Scottish Examination Board
- Abbreviation: SEB
- Merged into: Scottish Qualifications Authority
- Formation: 1964
- Dissolved: 1997"The Scottish Examination Board and Scottish Vocational Education Council (Dissolution) (Scotland) Order 1997". Legislation.gov.uk. The National Archives. Retrieved 24 January 2021.
- Headquarters: Dalkeith
- Region served: Scotland
- Formerly called: Scottish Certificate of Education Examination Board (until 1982)

= Scottish Examination Board =

Former examination board in Scotland

The Scottish Examination Board (SEB), formerly known as the Scottish Certificate of Education Examination Board (SCEEB), was the academic examination board for Scottish schools from 1965 to 1997.

==History==
From their introduction in 1888 until 1964, Scottish school qualifications were awarded directly by the UK Government's Scottish Education Department.

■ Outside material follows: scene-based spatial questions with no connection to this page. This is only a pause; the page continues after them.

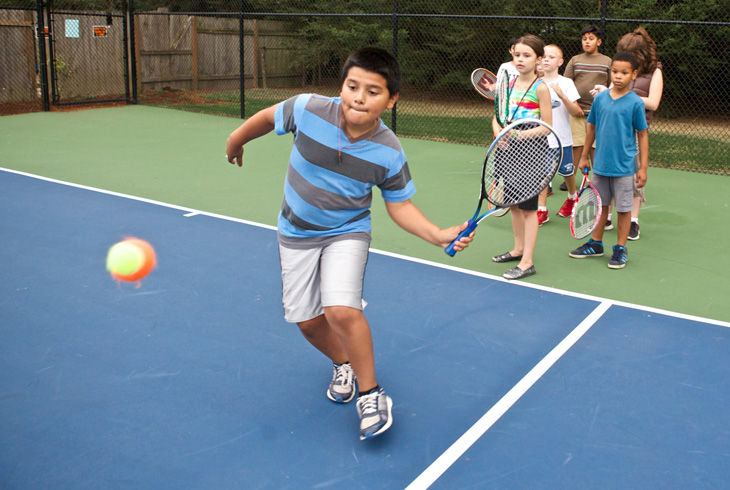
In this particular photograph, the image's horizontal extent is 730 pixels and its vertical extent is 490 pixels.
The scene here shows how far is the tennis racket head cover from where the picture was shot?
17.1 feet

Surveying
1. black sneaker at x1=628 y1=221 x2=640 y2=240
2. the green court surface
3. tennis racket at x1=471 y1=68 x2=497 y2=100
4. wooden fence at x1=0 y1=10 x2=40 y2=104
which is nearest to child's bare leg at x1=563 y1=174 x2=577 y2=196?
the green court surface

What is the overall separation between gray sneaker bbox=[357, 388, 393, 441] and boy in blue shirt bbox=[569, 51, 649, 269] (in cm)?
296

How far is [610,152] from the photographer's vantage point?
535 cm

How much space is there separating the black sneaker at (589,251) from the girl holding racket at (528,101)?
593mm

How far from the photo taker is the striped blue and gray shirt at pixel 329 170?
304cm

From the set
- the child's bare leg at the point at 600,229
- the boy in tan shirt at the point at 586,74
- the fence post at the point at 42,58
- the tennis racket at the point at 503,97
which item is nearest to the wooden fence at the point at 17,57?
the fence post at the point at 42,58

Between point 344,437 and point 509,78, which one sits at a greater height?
point 509,78

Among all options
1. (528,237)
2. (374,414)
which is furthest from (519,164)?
(374,414)

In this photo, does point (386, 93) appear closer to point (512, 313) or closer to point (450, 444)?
point (450, 444)

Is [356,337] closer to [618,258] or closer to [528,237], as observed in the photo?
[528,237]

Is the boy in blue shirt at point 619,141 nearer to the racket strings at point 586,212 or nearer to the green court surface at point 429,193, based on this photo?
the racket strings at point 586,212

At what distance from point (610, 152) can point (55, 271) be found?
4.04 metres

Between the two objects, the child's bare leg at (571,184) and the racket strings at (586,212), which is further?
the child's bare leg at (571,184)

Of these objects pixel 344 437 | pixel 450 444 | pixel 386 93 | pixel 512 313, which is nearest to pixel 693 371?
pixel 512 313
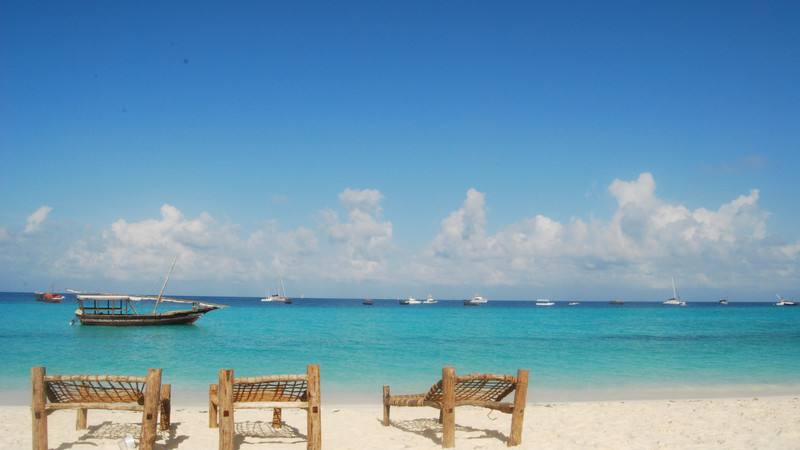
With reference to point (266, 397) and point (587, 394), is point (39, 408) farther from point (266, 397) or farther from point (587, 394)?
point (587, 394)

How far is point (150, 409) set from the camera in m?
7.14

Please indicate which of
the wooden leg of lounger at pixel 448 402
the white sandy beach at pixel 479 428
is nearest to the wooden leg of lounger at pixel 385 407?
the white sandy beach at pixel 479 428

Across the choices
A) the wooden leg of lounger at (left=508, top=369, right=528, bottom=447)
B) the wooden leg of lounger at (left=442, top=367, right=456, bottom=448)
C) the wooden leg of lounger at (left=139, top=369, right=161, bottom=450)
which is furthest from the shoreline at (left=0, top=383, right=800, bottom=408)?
the wooden leg of lounger at (left=139, top=369, right=161, bottom=450)

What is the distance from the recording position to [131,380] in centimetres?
718

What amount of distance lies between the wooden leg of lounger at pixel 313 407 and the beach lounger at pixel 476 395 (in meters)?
1.80

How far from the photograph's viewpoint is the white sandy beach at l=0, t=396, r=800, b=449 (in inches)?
336

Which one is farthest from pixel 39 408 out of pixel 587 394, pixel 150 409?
pixel 587 394

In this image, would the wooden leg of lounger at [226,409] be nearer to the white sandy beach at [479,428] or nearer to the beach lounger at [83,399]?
the beach lounger at [83,399]

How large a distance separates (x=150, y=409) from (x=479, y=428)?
5746mm

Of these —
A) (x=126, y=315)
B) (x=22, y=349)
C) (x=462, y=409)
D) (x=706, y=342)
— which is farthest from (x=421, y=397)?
(x=126, y=315)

The Scottish Certificate of Education Examination Board (SCEEB) was established in 1964 to take over the awarding of Scottish school qualifications from 1965. The SCEEB became known as the Scottish Examination Board (SEB) in 1982.

The SEB used to administer all of Scotland's academic qualifications, including Standard Grades and Highers.

On 1 April 1997, the Scottish Examination Board merged with the Scottish Vocational Education Council (SCOTVEC) to form the Scottish Qualifications Authority (SQA).